Skip to content

Conversation

@jrasell
Copy link
Member

@jrasell jrasell commented Nov 28, 2025

The Nomad server agent can perform configuration reloads of certain items, notably the TLS configuration when it is sent a SIGHUP signal. If the TLS configuration has changed, the server will overwrite the existing in-memory config object and reload its TLS connections.

The RPC connection handler reads two values from the in-memory TLS configuration in order to understand how to correctly handle incoming TLS connections. This can cause a data race condition with the config reload where the config is written at the same time RPC handler reads the boolean values.
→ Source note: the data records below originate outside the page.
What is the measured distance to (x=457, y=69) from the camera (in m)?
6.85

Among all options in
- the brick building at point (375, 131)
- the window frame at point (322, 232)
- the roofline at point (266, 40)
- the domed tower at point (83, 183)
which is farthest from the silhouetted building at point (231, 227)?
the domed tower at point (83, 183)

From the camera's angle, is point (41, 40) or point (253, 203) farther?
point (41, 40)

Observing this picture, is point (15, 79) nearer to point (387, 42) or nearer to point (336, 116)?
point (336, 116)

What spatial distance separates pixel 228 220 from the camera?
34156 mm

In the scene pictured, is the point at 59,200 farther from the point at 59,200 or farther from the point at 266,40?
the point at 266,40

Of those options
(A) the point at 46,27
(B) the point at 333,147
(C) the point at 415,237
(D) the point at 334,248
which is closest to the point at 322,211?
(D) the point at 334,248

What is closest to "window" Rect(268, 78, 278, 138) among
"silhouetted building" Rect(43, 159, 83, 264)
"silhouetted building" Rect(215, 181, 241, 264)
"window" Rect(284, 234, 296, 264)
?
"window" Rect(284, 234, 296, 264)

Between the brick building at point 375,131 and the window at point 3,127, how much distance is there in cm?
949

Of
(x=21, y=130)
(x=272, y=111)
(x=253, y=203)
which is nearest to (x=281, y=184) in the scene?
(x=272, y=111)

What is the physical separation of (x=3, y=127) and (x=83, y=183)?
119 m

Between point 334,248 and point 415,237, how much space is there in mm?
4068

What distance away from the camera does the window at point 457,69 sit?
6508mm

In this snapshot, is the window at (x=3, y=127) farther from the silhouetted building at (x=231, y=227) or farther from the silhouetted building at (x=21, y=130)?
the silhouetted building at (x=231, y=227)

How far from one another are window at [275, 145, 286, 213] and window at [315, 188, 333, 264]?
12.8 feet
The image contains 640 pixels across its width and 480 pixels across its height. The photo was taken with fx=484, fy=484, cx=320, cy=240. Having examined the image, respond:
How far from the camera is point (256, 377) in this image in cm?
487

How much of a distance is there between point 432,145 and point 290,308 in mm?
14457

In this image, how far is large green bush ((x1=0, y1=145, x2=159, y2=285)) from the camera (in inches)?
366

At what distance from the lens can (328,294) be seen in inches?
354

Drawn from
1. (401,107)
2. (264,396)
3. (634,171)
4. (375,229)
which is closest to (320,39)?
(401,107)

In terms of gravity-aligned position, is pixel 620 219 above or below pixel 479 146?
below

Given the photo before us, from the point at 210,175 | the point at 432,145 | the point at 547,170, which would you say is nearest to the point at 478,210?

One potential fix would be to wrap the entire server config object in a mutex and have all read/writers use this. This, however, seems inefficient as only two TLS config options are concurrently read and the server makes liberal use of reading other config options that are only written at server initialization.

The change introduces two new server object atomics which hold the boolean TLS values used by the RPC connection handler. These atomics give thread safe read/write access while being tightly scoped to the servers current requirements.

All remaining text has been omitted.